## EXERCISE TASKS
a) Reproduce the portion of the forum thread on Muslim fighting arts from "## Captain Harlock" up to and including "to future generations.".
b) Pick out each line of the records that contains the string "found".

# Muslim Fighting Arts in Africa and the Middle East



## Captain Harlock (Jul 21, 2003)

Found this while researching another question. 


> Muslim Fighting Arts in Africa and the Middle East
> Hussein Al-Khanjar
> 
> The Middle East and Africa both have an extremely strong culture of Martial Arts. Unfortunately the reality of the situation today is that the majority of the techniques used by the most famous warriors of Islamic history have largely dissapeared due to the lack of systemization and a structured method of teaching them to future generations.
> ...


http://www.mubai.cc/articles/art39.htm


----------



## A.R.K. (Jul 26, 2003)

I have quite a few Arabic and Persian MA's associates in that part of the world.  They have an extremely strong Martial spirit and disciplines.  Very hard core in their training.  It is an honor to know them.

:asian:


----------



## stone_dragone (Aug 5, 2006)

I brought this thread back to life to share this link.

Muslim martial arts. Interesting overview of the Islamic fighting traditions. After viewing it I found no Anti-western sentiment at all. I found it to be very well done.

## RAW RECORDS
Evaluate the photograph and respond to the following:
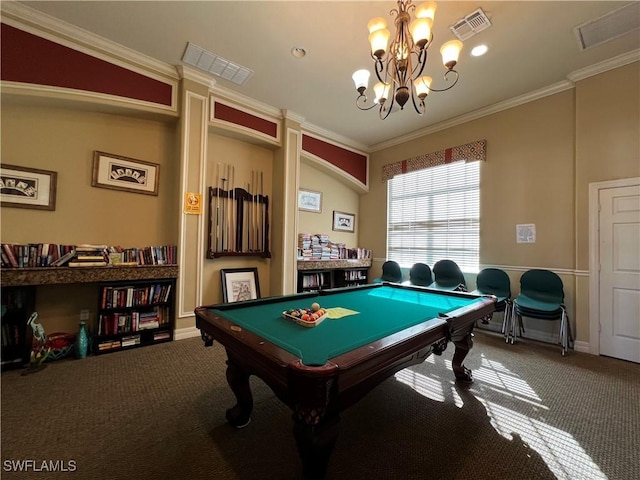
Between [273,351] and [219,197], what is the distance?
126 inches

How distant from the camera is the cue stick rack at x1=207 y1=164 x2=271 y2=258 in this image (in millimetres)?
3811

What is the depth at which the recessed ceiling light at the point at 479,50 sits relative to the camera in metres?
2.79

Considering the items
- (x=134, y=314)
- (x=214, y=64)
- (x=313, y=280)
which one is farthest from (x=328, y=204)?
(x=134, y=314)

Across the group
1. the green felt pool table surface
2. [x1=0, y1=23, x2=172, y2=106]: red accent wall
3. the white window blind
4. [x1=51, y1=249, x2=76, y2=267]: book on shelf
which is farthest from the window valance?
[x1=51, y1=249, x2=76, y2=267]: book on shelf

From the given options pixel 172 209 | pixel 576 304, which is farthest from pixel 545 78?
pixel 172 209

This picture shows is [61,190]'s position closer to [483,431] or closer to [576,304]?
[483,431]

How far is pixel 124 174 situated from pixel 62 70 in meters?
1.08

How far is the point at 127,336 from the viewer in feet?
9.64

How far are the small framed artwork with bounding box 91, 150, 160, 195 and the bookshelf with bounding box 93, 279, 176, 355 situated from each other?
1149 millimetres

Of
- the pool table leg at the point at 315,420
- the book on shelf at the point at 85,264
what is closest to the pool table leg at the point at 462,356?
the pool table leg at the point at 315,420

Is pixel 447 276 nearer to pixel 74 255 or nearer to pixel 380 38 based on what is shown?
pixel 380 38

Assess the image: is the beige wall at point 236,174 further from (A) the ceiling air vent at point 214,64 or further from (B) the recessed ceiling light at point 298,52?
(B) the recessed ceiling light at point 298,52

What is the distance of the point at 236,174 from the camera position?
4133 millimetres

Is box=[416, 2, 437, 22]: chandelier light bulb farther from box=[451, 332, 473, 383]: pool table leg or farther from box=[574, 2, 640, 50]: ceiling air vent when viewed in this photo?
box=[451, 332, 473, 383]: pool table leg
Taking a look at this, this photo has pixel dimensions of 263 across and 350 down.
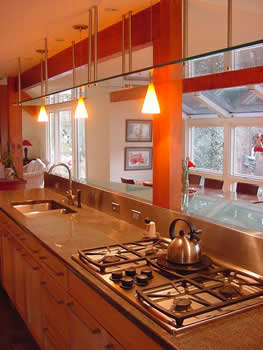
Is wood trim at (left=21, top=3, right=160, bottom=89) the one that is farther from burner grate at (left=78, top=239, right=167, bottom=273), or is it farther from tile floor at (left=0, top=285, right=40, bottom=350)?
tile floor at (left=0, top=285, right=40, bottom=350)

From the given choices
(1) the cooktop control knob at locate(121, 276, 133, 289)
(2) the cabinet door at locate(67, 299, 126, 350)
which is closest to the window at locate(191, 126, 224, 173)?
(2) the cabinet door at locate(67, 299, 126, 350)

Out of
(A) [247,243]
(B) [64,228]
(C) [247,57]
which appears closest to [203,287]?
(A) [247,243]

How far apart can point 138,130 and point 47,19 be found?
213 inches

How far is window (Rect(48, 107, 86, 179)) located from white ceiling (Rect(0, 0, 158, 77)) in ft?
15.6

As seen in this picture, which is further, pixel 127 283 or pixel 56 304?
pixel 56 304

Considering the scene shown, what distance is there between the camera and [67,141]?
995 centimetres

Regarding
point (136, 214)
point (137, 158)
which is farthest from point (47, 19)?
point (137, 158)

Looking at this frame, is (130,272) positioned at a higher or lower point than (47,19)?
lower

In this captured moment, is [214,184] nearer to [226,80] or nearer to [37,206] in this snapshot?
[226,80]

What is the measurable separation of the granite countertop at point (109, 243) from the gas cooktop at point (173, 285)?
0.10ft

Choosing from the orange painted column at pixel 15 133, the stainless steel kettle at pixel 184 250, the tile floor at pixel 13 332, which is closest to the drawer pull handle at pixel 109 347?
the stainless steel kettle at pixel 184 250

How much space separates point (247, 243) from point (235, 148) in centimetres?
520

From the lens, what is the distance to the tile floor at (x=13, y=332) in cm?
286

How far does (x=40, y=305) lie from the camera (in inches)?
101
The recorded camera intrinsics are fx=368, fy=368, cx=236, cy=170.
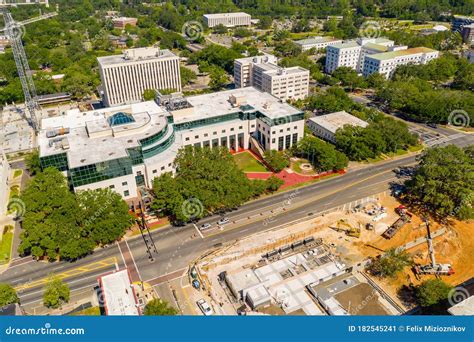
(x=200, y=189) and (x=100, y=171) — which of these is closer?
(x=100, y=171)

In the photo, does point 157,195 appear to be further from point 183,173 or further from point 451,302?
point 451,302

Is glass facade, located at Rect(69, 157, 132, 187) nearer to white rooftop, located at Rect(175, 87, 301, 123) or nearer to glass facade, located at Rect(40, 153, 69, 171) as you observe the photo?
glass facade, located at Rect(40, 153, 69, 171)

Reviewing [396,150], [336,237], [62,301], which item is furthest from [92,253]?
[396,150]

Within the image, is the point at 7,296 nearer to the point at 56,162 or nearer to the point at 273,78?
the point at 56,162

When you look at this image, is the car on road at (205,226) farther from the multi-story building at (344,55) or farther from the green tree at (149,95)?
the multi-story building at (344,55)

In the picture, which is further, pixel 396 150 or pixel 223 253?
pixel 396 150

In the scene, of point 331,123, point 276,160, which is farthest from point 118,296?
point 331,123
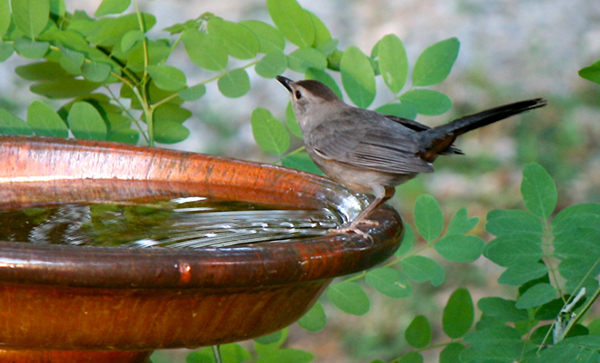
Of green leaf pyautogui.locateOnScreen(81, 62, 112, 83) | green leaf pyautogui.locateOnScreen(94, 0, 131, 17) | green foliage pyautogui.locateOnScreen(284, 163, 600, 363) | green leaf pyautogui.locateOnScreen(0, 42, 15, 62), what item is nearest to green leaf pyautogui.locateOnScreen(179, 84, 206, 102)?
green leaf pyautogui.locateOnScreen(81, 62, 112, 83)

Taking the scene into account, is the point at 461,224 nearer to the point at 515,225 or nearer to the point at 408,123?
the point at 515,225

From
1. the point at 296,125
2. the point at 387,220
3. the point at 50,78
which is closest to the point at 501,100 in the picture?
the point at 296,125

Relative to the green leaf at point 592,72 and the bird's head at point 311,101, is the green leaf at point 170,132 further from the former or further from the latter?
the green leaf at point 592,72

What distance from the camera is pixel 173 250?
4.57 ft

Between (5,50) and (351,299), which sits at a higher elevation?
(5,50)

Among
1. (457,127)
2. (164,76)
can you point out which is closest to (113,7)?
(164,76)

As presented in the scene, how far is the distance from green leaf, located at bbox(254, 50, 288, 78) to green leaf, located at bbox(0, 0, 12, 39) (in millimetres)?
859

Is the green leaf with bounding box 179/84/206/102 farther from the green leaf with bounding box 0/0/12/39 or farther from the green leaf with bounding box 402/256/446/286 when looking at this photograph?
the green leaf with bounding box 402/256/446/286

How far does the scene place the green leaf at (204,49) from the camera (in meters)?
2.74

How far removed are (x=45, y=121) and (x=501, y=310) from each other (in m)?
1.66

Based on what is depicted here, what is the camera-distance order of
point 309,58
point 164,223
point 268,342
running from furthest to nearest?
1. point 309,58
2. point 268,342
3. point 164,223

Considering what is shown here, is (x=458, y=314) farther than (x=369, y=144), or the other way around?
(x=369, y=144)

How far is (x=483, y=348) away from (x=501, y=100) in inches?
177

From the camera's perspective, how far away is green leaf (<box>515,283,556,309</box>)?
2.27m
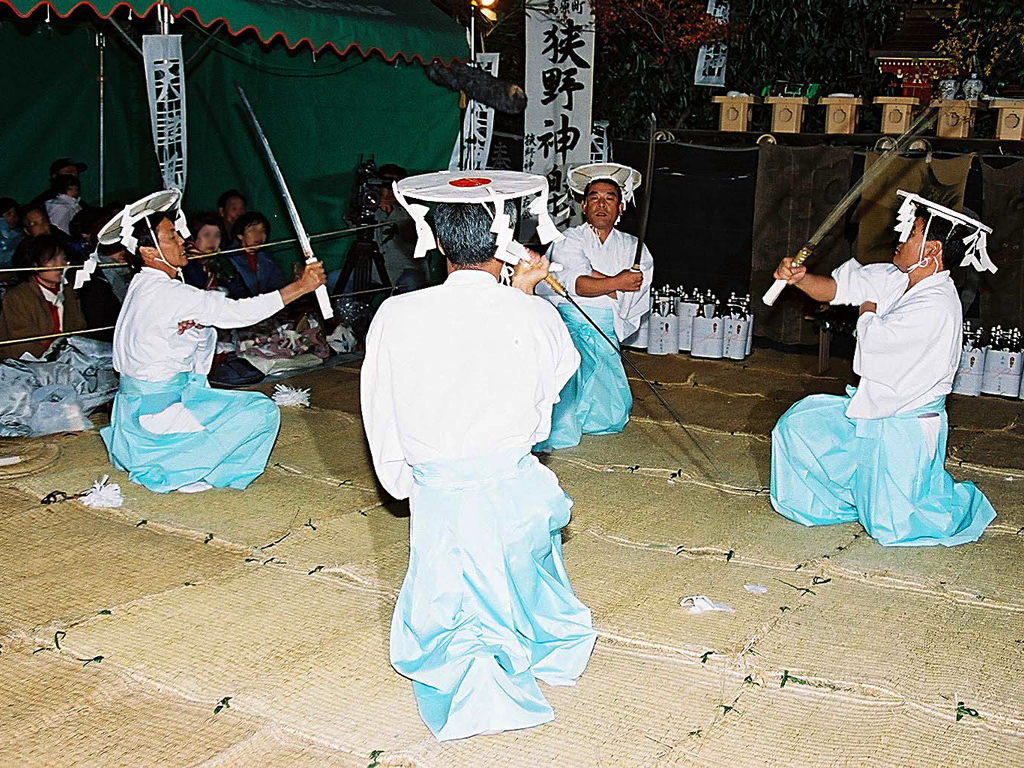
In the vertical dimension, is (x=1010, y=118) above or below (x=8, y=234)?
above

---

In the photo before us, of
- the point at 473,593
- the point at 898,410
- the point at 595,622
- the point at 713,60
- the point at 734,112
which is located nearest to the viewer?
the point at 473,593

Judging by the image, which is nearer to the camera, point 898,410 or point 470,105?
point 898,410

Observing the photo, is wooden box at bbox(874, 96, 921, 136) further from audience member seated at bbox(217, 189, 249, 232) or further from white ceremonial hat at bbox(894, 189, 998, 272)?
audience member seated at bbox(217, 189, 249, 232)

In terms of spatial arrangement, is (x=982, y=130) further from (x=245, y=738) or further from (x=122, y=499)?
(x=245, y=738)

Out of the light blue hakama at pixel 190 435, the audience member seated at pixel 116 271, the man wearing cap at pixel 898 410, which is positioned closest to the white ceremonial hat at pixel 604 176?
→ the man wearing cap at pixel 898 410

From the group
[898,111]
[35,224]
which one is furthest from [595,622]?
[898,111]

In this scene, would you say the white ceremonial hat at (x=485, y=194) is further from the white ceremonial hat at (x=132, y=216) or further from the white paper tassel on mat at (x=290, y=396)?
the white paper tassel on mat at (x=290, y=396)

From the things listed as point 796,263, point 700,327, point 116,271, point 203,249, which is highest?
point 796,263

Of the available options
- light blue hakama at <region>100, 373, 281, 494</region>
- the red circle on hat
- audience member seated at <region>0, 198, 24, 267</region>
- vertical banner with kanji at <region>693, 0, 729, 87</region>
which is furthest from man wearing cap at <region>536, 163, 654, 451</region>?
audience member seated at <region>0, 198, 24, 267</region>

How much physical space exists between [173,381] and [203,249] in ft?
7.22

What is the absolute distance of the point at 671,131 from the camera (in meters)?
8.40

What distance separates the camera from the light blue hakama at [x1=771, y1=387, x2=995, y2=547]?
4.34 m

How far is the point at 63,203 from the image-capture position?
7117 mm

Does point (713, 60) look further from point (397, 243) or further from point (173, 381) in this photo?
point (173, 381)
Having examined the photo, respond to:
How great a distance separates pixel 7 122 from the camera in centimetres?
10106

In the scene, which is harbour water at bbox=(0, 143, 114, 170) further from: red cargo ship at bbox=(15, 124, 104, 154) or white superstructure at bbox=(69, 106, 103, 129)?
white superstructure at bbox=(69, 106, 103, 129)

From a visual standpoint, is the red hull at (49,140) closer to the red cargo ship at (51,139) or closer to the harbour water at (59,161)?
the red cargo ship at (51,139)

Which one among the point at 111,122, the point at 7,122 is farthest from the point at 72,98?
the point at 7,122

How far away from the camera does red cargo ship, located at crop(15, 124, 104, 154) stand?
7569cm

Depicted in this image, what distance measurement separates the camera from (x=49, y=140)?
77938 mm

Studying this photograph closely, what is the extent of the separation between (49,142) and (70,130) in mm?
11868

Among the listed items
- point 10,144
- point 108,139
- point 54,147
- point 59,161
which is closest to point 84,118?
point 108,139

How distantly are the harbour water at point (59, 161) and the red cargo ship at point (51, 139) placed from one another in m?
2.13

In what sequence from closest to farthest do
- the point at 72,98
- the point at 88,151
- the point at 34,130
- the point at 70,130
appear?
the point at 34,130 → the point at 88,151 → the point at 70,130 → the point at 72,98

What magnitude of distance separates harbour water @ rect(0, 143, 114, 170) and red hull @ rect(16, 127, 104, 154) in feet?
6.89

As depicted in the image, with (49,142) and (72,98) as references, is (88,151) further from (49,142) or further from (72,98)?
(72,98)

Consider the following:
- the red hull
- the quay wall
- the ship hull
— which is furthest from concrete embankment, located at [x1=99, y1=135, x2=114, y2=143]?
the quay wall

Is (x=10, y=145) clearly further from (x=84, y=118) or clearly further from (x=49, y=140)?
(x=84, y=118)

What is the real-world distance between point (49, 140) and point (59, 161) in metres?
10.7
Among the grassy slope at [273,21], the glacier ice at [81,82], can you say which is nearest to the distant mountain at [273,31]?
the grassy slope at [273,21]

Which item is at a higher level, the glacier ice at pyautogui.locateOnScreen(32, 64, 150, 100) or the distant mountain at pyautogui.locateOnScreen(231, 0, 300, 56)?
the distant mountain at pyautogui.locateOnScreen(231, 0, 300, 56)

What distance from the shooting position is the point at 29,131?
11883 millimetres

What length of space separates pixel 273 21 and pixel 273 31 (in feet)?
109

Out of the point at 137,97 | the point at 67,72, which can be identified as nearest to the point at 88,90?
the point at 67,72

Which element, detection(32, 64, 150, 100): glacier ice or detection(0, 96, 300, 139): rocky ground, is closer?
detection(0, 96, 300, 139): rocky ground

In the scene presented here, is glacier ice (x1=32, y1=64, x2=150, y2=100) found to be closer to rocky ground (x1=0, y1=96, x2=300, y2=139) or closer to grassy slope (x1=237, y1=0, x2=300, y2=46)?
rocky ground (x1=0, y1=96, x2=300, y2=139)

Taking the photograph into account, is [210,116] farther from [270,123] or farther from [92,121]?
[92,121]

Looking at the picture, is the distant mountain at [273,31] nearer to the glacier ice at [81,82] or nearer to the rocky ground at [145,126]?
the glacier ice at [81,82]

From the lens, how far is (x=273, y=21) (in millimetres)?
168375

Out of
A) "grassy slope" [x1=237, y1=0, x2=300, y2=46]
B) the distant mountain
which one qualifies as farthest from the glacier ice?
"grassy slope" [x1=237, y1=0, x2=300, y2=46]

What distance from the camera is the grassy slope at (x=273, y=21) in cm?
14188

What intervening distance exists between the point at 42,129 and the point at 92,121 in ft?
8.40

## ANSWERS FOR THE TASKS
a)
## Captain Harlock (Jul 21, 2003)

Found this while researching another question. 


> Muslim Fighting Arts in Africa and the Middle East
> Hussein Al-Khanjar
> 
> The Middle East and Africa both have an extremely strong culture of Martial Arts. Unfortunately the reality of the situation today is that the majority of the techniques used by the most famous warriors of Islamic history have largely dissapeared due to the lack of systemization and a structured method of teaching them to future generations.

b)
How far apart can point 138,130 and point 47,19 be found?
In the scene presented here, is glacier ice (x1=32, y1=64, x2=150, y2=100) found to be closer to rocky ground (x1=0, y1=96, x2=300, y2=139) or closer to grassy slope (x1=237, y1=0, x2=300, y2=46)?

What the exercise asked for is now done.